Task requirements:
How does the data below read from its first line through the line containing "source: automated SDO"? Print those lines exactly.

Recorded data:
+ + +

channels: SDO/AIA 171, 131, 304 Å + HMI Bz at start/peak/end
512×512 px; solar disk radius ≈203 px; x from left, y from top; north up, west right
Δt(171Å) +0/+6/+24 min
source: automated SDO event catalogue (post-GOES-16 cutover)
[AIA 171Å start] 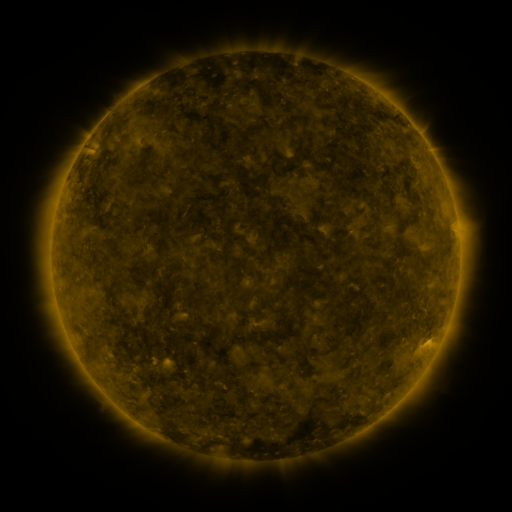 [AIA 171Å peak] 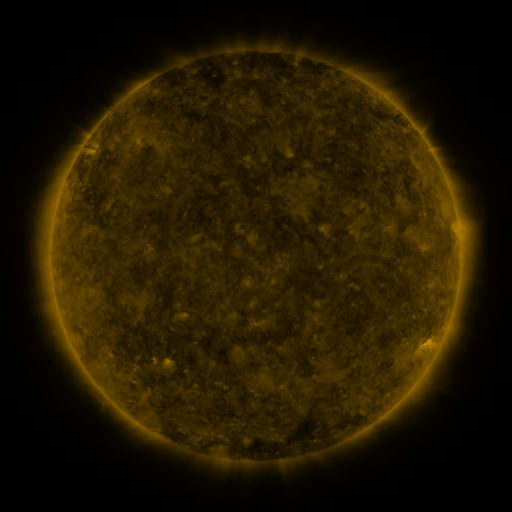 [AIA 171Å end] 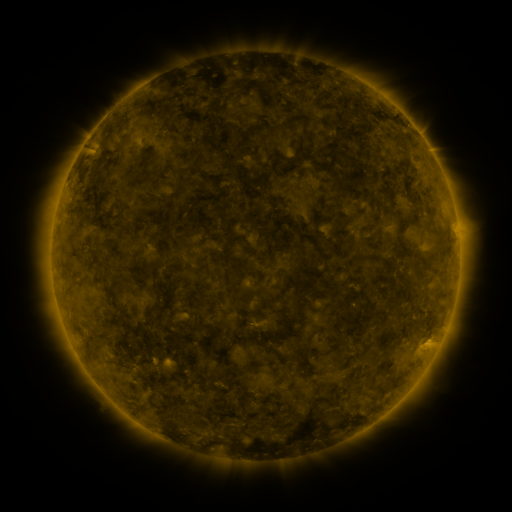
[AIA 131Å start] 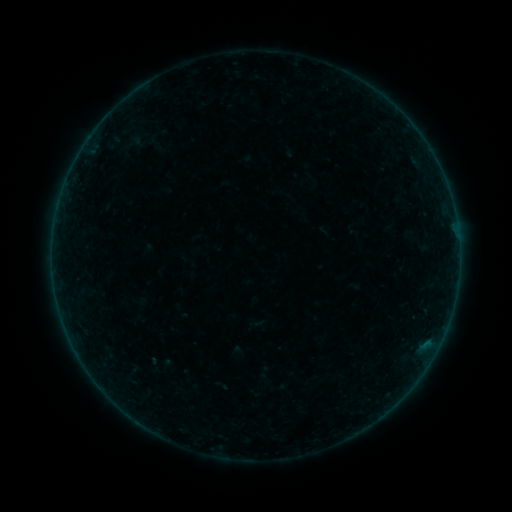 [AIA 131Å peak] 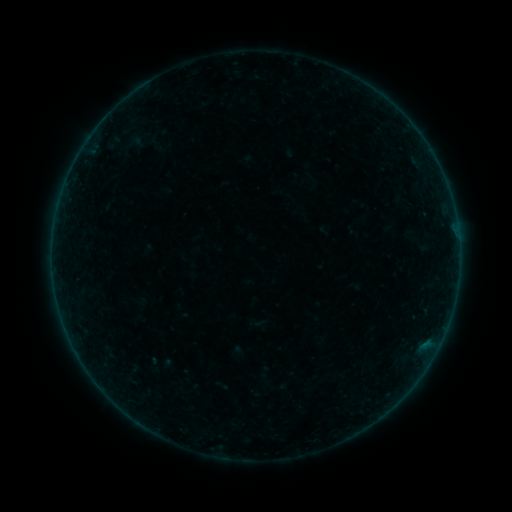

+ + +

Response area:
channels: SDO/AIA 171, 131, 304 Å + HMI Bz at start/peak/end
512×512 px; solar disk radius ≈203 px; x from left, y from top; north up, west right
Δt(171Å) +0/+6/+24 min
source: automated SDO event catalogue (post-GOES-16 cutover)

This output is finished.